Nombreuses sont les résolutions du Conseil de sécurité statuant dans le même sens, notamment la résolution 446 du 22 mars 1979 concernant la Cisjordanie et la résolution 1860 du 8 janvier 2009 concernant la bande de Gaza, toujours considérée comme territoire occupé malgré le retrait israélien de 2005. Concernant Jérusalem, il faut rappeler que le plan de partage de l’ONU du 29 novembre 1947 faisait de la ville et de ses environs un «corpus separatum sous régime international spécial».C’est donc logiquement que le Conseil de sécurité a condamné les décisions unilatérales successives de la Knesset : en 1953 celle faisant de Jérusalem la capitale du jeune Etat ; en juillet 1967, le vote déclarant la ville «réunifiée capitale éternelle d’Israël» ; en 1980, la loi fondamentale proclamant «Jérusalem entière et réunifiée […] capitale de l’Etat d’Israël» (1). La meilleure preuve de l’unanimité de la communauté internationale sur cette question : Jérusalem n’accueille plus aucune ambassade, elles se trouvent toutes à Tel-Aviv…
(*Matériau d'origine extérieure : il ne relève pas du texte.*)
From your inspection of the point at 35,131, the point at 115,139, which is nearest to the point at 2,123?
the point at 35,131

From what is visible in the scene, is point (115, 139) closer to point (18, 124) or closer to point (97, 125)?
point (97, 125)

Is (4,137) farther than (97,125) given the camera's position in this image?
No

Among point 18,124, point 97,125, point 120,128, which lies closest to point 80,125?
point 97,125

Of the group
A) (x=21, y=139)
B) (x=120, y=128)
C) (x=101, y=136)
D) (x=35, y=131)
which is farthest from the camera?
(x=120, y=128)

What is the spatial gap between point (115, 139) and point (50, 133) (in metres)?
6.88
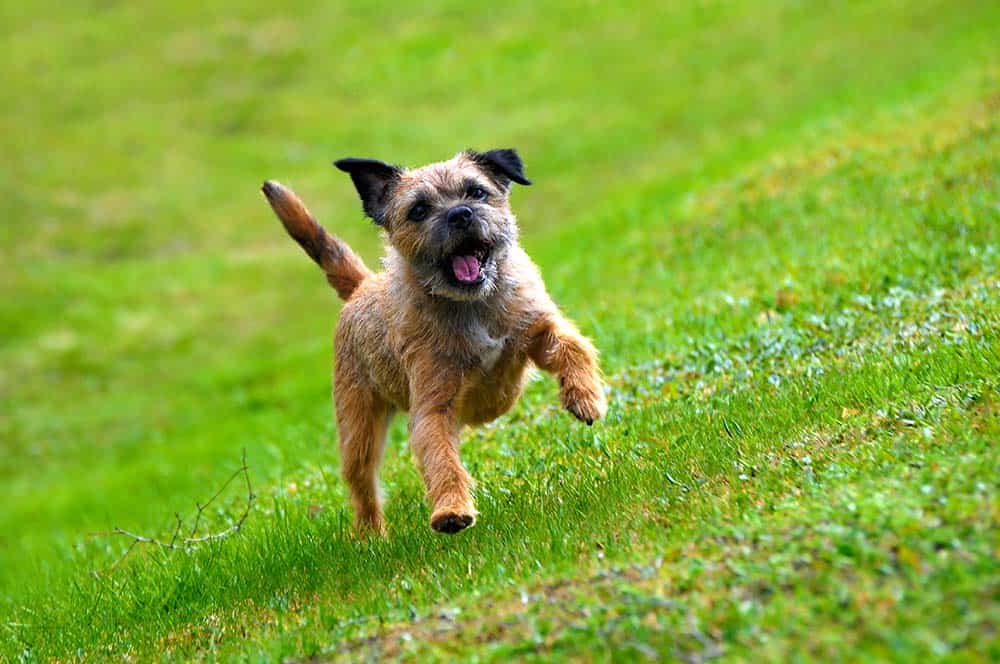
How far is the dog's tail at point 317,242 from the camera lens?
9430 mm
Autre organisme international important : la Cour internationale de justice de La Haye. Appelée en 2004 à statuer sur la construction du mur, elle qualifie, dans son avis, la Cisjordanie et Jérusalem-Est de «territoire occupé» sur lequel le mur empiète illégalement. Il faut citer aussi la Cour de justice de l’Union européenne qui, le 25 février 2010, dans l’affaire Brita, affirme que l’accord d’association avec Israël est inapplicable aux produits provenant des territoires occupés palestiniens. Enfin, la Commission européenne, dans un «avis interprétatif» sur l’origine des produits en provenance des Territoires occupés en date du 11 novembre 2015, confirme l’exigence contenue dans ses «lignes directrices» en vigueur depuis janvier 2014 : les produits des colonies doivent faire l’objet d’un étiquetage spécifique avec indication d’origine.
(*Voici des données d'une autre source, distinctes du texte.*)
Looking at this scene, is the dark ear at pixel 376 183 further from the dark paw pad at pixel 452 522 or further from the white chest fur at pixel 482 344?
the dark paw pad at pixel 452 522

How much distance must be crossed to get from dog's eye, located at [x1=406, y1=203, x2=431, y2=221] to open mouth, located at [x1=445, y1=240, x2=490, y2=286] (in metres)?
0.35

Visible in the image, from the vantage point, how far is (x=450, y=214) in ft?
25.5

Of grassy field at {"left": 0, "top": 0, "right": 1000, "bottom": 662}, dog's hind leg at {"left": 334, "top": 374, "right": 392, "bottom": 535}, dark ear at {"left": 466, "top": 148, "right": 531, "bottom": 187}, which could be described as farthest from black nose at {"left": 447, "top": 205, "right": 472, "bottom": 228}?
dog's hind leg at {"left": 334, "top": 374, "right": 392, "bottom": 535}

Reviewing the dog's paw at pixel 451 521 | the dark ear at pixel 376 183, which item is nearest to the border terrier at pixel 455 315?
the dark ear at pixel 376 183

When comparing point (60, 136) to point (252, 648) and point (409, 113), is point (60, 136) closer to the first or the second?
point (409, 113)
Dès lors que la Cisjordanie, Jérusalem-Est et la bande de Gaza constituent des territoires occupés, la IVe Convention de Genève et notamment son article 49 s’appliquent : ils interdisent notamment toute implantation par la puissance occupante de ses ressortissants. Quant au statut de Rome de la Cour pénale internationale (CPI), il qualifie même cette démarche de «crime de guerre» dans son article 8-2-a – applicable puisque l’Etat de Palestine est membre de la CPI depuis le 1er avril 2015 et peut déposer plainte pour des faits remontant jusqu’au 13 juin 2014. Dans ces conditions, toute installation de colons est un crime de guerre relevant non seulement de la compétence de la CPI, mais encore de celle de tribunaux nationaux, la compétence de la CPI n’étant que subsidiaire.
Un dernier point souligne le caractère central de la question de la colonisation : c’est l’évolution de la composition du gouvernement israélien. On a noté, à juste titre, que celui-ci avait connu une nette radicalisation. Les coalitions entre la droite et le centre ont cédé la place à des équipes unissant la droite et l’extrême droite. Mais ce déplacement du centre de gravité de l’exécutif, particulièrement sensible depuis les élections législatives du 17 mars 2015 et plus encore récemment avec la nomination d’Avigdor Lieberman comme ministre de la Défense, signifie aussi que les colons sont plus que jamais au pouvoir en Israël. L’actuel gouvernement est leur gouvernement. Si elle veut agir efficacement, la communauté internationale doit en tenir le plus grand compte.
(1) Voir notamment les résolutions 252 du 21 mai 1967 ; 476 du 30 juin 1980 ; 478 du 20 août 1980.
Jean-Paul Chagnollaud, René Backmann, Géraud de la Pradelle et Dominique Vidal
Membres du bureau de l’iReMMO (Institut de Recherche et d’études Méditerranée / Moyen-Orient).